The report reuses the same per-method diagnostic pipeline as the single cross-sectional workflow through the following helpers:

  • validate_comparison_datasets: checks that all methods are compatible.
  • _run_single_method_diagnostics: runs the full diagnostic suite.
  • summarise_method_performance: builds the comparison scorecard.
  • generate_comparison_advice: turns the scorecard into a recommendation.
  • _save_comparison_results: exports per-method CSV artifacts.

Parameters:

Name Type Description Default
datasets dict[str, ndarray]

Mapping of method name to data matrix (n_samples, n_features).

required
batch

Batch vector of length n_samples.

required
covariates

Optional covariate matrix (n_samples, n_covariates).

None
covariate_names

Optional covariate names.

None
save_data bool

Whether to save per-method per-test CSV outputs.

True
save_data_name str | None

Optional prefix to include in per-method saved CSV names.

None
feature_names

Optional feature names.

None
save_dir str | PathLike | None

Directory for report and CSV outputs.

None
report_name str | None

HTML report name.

None
scoring_config dict | None

Optional scoring configuration.

None
rep

Optional existing StatsReporter instance.

None
SaveArtifacts bool

Whether to save report artifacts.

False
show bool

Whether to show plots interactively.

False
timestamped_reports bool

Whether to timestamp the report filename.

True
covariate_types

Optional covariate type codes.

None
ratio_type str

Variance-ratio mode.

'rest'

Returns:

Name Type Description
StatsReporter StatsReporter

Report object containing method-wise diagnostics,

StatsReporter

side-by-side plots, scorecard, and advice.

Supporting helpers

The report uses a small set of helper utilities to validate inputs, run the diagnostics, and aggregate the results:

Validate and normalize the datasets used by the comparison report.

The function enforces a non-empty mapping of method name to 2D data array, checks that every method has the same shape, and validates that batch, covariate, and feature-name dimensions are compatible with the data.

Execute the full diagnostic suite for one harmonisation method.

The function runs the same core tests used by the single-dataset report, captures any failures as strings in the result object, and returns the collected outputs for downstream comparison, plotting, and export.

Turn per-method diagnostics into a comparable scorecard.

The summary combines the extracted metrics into category-level scores for additive, multiplicative, linear-modelling, distributional, and PCA behaviour.

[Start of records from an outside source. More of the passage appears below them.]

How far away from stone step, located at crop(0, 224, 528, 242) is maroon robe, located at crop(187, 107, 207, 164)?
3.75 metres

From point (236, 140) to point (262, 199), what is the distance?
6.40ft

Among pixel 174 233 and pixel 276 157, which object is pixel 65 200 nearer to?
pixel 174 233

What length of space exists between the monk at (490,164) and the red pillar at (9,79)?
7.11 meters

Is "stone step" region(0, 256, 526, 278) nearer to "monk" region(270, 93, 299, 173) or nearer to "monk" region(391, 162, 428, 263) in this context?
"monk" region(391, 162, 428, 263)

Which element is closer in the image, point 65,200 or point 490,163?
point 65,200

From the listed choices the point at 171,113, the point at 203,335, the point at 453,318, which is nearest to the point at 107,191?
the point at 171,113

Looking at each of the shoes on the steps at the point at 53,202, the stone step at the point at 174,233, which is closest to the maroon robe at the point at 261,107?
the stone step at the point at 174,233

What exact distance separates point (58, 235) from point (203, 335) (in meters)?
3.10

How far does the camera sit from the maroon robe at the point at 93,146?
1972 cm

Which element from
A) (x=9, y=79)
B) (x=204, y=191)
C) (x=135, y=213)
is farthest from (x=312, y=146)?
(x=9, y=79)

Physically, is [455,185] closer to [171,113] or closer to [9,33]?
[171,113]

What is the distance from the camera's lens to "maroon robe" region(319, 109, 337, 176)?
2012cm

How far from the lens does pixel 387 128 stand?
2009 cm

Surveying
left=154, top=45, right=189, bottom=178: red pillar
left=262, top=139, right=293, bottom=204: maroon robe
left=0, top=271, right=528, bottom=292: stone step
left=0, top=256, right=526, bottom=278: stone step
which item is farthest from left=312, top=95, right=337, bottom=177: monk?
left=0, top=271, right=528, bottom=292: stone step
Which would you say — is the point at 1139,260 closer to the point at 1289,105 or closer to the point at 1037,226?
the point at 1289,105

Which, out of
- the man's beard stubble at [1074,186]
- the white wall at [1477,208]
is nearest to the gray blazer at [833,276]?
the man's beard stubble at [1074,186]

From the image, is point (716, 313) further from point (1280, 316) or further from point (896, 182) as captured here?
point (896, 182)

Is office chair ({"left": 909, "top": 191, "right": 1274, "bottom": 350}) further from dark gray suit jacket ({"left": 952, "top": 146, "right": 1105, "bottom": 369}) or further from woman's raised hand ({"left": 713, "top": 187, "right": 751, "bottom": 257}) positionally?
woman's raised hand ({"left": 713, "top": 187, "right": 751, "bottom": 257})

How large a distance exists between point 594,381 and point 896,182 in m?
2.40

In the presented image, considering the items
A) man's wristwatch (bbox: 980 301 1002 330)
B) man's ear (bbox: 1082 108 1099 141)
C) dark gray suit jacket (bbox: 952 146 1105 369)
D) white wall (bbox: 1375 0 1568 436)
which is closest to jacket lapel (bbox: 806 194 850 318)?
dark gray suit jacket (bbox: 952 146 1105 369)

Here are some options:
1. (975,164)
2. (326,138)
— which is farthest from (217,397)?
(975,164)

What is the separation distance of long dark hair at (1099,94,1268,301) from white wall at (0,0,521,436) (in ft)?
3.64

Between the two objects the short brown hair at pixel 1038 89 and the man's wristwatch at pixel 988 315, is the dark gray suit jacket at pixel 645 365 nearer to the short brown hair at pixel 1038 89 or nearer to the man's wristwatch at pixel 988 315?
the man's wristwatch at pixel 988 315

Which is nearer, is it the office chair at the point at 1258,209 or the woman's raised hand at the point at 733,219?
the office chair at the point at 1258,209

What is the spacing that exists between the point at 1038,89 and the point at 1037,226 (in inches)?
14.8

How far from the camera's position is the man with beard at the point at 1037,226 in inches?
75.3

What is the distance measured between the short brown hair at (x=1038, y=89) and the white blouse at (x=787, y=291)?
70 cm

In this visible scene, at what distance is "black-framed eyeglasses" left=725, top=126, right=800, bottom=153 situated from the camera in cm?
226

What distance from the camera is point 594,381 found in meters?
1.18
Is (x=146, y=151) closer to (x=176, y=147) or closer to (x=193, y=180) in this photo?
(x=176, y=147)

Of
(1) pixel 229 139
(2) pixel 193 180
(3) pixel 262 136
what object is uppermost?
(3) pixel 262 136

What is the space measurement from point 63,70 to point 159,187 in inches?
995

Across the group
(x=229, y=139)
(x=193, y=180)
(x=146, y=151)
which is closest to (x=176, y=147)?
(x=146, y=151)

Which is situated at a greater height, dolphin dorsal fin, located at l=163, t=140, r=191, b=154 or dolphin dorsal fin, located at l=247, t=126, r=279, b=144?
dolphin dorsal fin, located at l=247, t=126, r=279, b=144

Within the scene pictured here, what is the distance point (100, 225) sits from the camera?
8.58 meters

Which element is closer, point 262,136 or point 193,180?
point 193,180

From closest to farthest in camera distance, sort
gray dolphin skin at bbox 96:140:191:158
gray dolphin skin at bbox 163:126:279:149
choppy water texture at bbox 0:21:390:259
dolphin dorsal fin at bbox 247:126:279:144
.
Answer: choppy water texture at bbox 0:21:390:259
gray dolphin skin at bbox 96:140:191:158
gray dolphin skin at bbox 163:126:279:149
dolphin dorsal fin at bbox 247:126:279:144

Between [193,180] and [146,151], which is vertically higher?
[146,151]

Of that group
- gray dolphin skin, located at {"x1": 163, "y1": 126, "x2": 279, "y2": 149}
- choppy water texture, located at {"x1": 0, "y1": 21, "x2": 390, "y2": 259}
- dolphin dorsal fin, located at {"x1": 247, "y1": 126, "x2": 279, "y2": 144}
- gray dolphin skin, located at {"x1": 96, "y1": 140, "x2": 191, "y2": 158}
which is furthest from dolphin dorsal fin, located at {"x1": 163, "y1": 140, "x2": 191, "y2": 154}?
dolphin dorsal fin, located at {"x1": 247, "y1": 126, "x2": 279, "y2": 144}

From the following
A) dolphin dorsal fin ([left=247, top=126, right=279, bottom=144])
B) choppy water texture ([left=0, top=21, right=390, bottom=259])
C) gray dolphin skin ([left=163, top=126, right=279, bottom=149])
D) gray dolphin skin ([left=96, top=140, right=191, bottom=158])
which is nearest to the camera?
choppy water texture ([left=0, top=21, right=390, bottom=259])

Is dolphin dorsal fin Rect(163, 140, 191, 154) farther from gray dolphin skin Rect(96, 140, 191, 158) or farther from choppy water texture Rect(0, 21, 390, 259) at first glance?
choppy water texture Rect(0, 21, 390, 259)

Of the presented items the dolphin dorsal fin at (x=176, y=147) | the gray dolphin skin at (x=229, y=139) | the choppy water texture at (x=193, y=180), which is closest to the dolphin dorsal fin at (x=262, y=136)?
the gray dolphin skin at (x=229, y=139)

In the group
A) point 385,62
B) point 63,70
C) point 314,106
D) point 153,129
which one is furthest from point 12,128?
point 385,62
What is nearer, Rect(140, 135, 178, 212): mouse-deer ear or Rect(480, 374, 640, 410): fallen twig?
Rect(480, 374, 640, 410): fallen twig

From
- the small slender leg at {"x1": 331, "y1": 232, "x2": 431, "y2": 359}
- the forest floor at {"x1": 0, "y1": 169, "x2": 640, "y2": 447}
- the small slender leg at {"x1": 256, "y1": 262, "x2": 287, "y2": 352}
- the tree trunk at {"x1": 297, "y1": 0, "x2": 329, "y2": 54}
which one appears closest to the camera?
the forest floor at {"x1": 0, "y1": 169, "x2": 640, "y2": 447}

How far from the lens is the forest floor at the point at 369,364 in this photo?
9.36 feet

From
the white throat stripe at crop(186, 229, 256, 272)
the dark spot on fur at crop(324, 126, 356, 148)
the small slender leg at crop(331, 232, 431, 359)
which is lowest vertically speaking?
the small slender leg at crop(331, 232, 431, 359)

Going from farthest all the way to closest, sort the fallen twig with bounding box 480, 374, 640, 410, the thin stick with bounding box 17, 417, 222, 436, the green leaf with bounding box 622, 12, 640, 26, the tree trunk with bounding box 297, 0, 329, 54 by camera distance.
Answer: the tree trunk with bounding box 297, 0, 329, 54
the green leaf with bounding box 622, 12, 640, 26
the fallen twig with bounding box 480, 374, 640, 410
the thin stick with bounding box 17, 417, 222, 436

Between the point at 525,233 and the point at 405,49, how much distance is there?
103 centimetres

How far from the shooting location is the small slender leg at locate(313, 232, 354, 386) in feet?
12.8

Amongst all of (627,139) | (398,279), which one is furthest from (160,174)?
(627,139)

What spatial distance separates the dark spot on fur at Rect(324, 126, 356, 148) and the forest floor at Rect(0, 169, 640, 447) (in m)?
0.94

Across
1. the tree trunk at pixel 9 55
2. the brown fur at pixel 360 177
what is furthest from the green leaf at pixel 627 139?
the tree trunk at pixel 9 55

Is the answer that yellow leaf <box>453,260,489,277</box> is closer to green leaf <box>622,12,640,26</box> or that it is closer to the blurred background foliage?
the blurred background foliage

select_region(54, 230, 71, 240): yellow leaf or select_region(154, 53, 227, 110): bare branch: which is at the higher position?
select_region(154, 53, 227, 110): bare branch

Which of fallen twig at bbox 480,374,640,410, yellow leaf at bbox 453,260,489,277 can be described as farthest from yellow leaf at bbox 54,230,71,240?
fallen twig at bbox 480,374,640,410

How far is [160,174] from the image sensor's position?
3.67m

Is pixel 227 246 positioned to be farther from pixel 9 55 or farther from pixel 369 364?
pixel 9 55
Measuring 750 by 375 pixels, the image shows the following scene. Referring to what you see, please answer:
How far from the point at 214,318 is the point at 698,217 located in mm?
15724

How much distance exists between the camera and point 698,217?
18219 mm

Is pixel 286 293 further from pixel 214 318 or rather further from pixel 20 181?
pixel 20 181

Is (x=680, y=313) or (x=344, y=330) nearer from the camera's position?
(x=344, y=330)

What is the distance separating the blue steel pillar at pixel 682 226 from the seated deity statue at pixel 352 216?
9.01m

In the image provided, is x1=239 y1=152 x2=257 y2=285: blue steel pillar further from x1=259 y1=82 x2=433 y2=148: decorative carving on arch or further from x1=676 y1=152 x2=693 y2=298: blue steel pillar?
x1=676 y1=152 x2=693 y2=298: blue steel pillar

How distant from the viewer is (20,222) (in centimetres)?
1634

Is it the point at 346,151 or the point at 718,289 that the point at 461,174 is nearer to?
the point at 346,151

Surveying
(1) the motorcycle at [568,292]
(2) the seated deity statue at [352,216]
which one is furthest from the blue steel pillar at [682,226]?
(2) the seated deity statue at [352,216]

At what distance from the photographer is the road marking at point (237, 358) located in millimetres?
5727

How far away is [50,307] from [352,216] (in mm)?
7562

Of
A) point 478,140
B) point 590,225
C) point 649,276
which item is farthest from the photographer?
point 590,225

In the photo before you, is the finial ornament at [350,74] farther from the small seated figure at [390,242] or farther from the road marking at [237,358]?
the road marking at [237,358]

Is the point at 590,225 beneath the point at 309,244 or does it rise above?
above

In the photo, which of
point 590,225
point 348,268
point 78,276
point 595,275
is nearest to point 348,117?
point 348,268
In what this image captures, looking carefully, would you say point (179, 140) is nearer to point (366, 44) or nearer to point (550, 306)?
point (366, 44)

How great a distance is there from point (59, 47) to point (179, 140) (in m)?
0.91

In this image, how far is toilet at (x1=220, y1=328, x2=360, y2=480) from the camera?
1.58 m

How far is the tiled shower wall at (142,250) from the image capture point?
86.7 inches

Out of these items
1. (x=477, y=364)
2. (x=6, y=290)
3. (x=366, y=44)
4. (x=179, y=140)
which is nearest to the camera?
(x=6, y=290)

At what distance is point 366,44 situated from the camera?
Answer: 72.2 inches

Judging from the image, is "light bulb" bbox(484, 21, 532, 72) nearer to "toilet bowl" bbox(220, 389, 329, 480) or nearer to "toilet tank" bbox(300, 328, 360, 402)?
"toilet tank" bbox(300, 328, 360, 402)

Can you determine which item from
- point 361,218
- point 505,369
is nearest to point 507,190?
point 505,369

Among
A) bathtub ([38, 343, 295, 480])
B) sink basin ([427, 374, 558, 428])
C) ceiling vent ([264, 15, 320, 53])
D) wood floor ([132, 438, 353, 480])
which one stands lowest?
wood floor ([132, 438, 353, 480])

Optional scoring configuration can reweight the metrics or mark specific metrics as higher-is-better.

Generate a short natural-language recommendation from the scorecard.

The advice selects the best overall method, identifies the strongest method for each diagnostic theme, and adds a short note when the diagnostics favor different methods in different domains.

Write all available per-method diagnostics to disk.

The helper mirrors the standard single-report export behavior, but prefixes files with the method name so the raw outputs from each harmonisation strategy stay separate inside the comparison report output directory.